A - Shrinking
Given a string s, determine the minimum number of operasions required to make all characters identical. Each operation reduces the string length by one by selecting characters from adjacent positions.
#include <bits/stdc++.h>
using namespace std;
int main() {
string input;
cin >> input;
int length = input.size();
int min_operations = 1e9;
for (char target = 'a'; target <= 'z'; ++target) {
vector<int> current, next;
for (char c : input) {
current.push_back(c == target ? 1 : 0);
}
int operations = 0;
while (true) {
bool all_match = true;
for (int val : current) {
if (val == 0) {
all_match = false;
break;
}
}
if (all_match) break;
next.clear();
for (size_t i = 0; i < current.size() - 1; ++i) {
next.push_back(max(current[i], current[i+1]));
}
current = next;
operations++;
}
min_operations = min(min_operations, operations);
}
cout << min_operations << endl;
return 0;
}
B - Colorful Hats
Given an array a where each element represents the number of distinct hat colors observed by cat i (excluding itself), determine if a valid hat color assignment exists.
#include <bits/stdc++.h>
using namespace std;
int main() {
int n;
cin >> n;
vector<int> a(n);
for (int i = 0; i < n; ++i) {
cin >> a[i];
}
sort(a.begin(), a.end());
int min_val = a[0], max_val = a.back();
if (min_val + 1 < max_val) {
cout << "No";
return 0;
}
if (min_val == max_val) {
if (min_val == n-1 || n >= 2*min_val) {
cout << "Yes";
} else {
cout << "No";
}
return 0;
}
int count_min = 0, count_max = 0;
for (int val : a) {
if (val == min_val) count_min++;
else count_max++;
}
if (max_val >= count_min + 1 && max_val <= count_min + count_max / 2) {
cout << "Yes";
} else {
cout << "No";
}
return 0;
}
C - +/- Rectangle
Construct a matrix where the total sum is positive, but every h×w submatrix has a negative sum.
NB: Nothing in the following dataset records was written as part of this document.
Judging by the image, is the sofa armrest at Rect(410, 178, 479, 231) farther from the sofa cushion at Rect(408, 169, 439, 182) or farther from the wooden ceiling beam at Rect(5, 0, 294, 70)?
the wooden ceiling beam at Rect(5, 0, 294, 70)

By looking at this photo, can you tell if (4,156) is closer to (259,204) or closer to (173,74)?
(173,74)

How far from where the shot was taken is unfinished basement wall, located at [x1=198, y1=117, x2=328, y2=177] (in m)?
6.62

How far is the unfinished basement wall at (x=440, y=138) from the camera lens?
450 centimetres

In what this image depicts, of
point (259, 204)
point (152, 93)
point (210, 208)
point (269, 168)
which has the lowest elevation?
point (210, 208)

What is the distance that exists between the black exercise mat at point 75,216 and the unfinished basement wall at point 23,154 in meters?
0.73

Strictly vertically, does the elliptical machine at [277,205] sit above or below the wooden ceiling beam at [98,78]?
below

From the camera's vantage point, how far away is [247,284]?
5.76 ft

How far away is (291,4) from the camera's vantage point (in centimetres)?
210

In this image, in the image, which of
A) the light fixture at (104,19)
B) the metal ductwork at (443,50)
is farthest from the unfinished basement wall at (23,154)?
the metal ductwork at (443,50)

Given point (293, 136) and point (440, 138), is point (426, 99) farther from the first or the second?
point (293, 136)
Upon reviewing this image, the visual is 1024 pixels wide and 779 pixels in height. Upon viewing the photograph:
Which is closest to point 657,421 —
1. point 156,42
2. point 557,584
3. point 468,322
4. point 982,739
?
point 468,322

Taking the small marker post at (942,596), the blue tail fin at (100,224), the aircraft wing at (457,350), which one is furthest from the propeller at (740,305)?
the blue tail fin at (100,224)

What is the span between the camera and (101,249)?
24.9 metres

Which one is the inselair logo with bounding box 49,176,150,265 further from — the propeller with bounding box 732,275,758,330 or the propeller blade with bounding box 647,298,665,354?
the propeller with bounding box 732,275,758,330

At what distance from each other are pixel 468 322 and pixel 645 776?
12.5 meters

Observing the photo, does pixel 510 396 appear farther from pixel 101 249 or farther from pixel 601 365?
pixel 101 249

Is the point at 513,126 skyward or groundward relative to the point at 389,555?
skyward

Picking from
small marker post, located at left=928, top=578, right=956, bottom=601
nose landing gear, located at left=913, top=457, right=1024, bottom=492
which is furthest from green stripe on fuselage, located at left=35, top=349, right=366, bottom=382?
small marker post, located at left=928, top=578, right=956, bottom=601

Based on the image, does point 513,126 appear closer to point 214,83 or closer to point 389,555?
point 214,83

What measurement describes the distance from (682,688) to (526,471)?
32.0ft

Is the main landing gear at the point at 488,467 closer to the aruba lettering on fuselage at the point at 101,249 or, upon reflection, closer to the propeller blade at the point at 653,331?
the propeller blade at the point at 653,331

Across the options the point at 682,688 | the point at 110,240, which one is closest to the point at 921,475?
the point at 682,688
Special handling is required when dimensions are perfectly divisible.
#include <bits/stdc++.h>
using namespace std;
int main() {
int n, m, h, w;
cin >> n >> m >> h >> w;
int matrix[505][505] = {};
if (n % h != 0 || m % w != 0) {
// Handle row-based pattern
for (int i = 1; i <= n; ++i) {
if (i % h != 0) {
fill(matrix[i]+1, matrix[i]+m+1, 1e6);
} else {
fill(matrix[i]+1, matrix[i]+m+1, -1e6 * (h-1) - 1);
}
}
} else {
// Handle column-based pattern
for (int j = 1; j <= m; ++j) {
if (j % w != 0) {
for (int i = 1; i <= n; ++i) {
matrix[i][j] = 1e6;
}
} else {
for (int i = 1; i <= n; ++i) {
matrix[i][j] = -1e6 * (w-1) - 1;
}
}
}
}
cout << "Yes" << endl;
for (int i = 1; i <= n; ++i) {
for (int j = 1; j <= m; ++j) {
cout << matrix[i][j] << " ";
}
cout << endl;
}
return 0;
}